Gonzales, in addition to being very active in the Latino wine-making community, is on the board of the non-profit AHIVOY, (Asociación Hispana de la Industria del Vino en Oregon y Comunidad). AHIVOY provides education to vineyard workers (called “vineyard stewards”) in order to help them overcome socioeconomic barriers and access other careers within the wine industry, such as sales, working in tasting rooms, marketing, and even becoming winemakers themselves. Through partnerships with local community colleges, AHIVOY has helped vineyard stewards, who might have started out as migrant workers, gain an immersive English-language experience as well as knowledge and resources to start fulfilling careers. However, Gonzales said the pandemic has put a halt to all of that. When the community college closed their campus and moved classes online in the spring, AHIVOY had to temporarily cancel its program.
“Vineyard stewards don’t have access to the internet all the time,” said Gonzales, “So that would make if very difficult to run classes.” In-person resources are a necessary part of catering to lower-income students. Gonzales said she hoped the program would be revamped in 2021, with smaller class sizes. This is another example of how lack of internet access has harmed the Latino community’s ability to access resources that might help them navigate the pandemic, and even life after it.
Sandoval said this information blackout has meant that getting the help her organization offers to Latino workers has been difficult. The Oregon Latino Health Coalition aims to help the Hispanic community in Multnomah County, especially those in the agricultural industries surrounding Portland, access otherwise hard-to-reach resources. They provide Spanish-language help with filling out applications for aid and healthcare. But Sandoval said that even in 2020, when much of life seems to have moved online, the group relies most heavily on word of mouth to get information to their clients. For a recent drive-through COVID testing event, Sandoval said, “Most of the patients that signed up for it, it was through word of mouth. When we would try to do it on social media, it wasn’t effective.”
Without adequate resources and information available to the Latino community, Sandoval also said that migrant workers fear giving the necessary personal information for contact tracing to county and state officials. They are afraid it might be given to ICE and lead to deportation.
“We saw a lot of clients hesitant to accept any sort of financial aid or resources, because they felt like it could affect their immigration status,” she said. Even though the county does not report any of the information it collects to ICE, Sandoval said people are hesitant to trust officials, and don’t want to disclose information such as the other members of their household.

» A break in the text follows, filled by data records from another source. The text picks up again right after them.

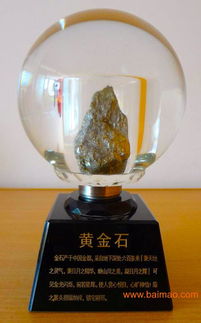 廣州水晶工藝品廠家制作 廣州水晶禮品紀(jì)念品定做,廣州水晶工藝品廠家制作 廣州水晶禮品紀(jì)念品定做生產(chǎn)廠家,廣州水晶工藝品廠家制作 廣州水晶禮品紀(jì)念品定做價(jià)格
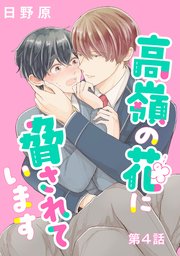 高嶺の花に脅されています 単話版4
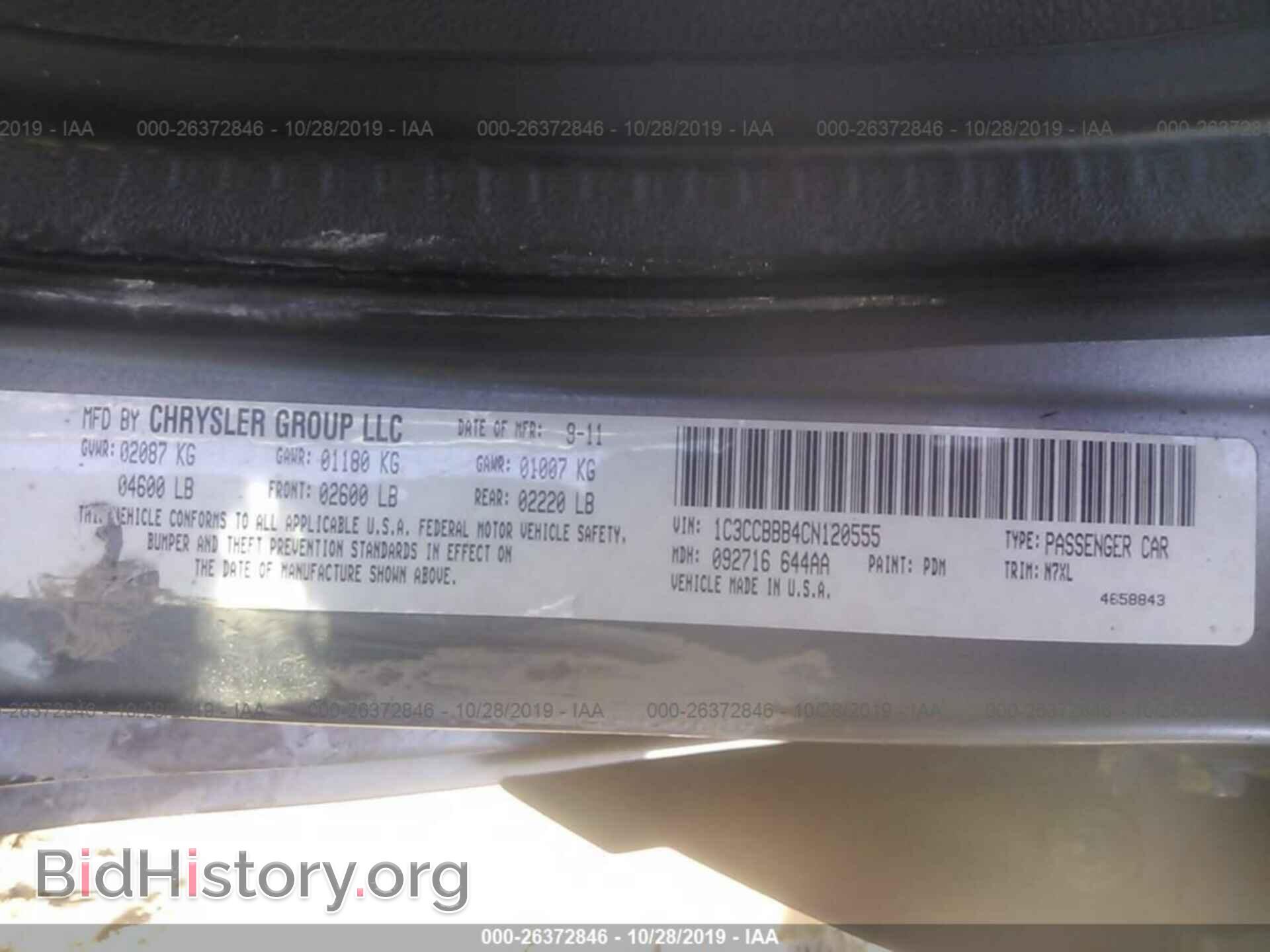 2012 CHRYSLER 200 - VIN: 1C3CCBBB4CN120555 - Фото 9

This has led to hesitance in the community to get tested, as a positive test is associated with having to disclose this vital information to the authorities.
Both Sandoval and Gonzales said the situation has led to extreme overwhelm among those trying to help. “Everyone is like a deer in the headlights right now,” said Gonzales. “We’ve been in the pandemic for a little while, but still, it’s so much to take in and process. And, you know, to try to survive.”
“We’re all feeling like there just need to be more resources available,” said Sandoval. “Because until people can feel like they can stay home, and take care of themselves, protect themselves, without losing their jobs or their homes, the numbers are still going to continue to increase.”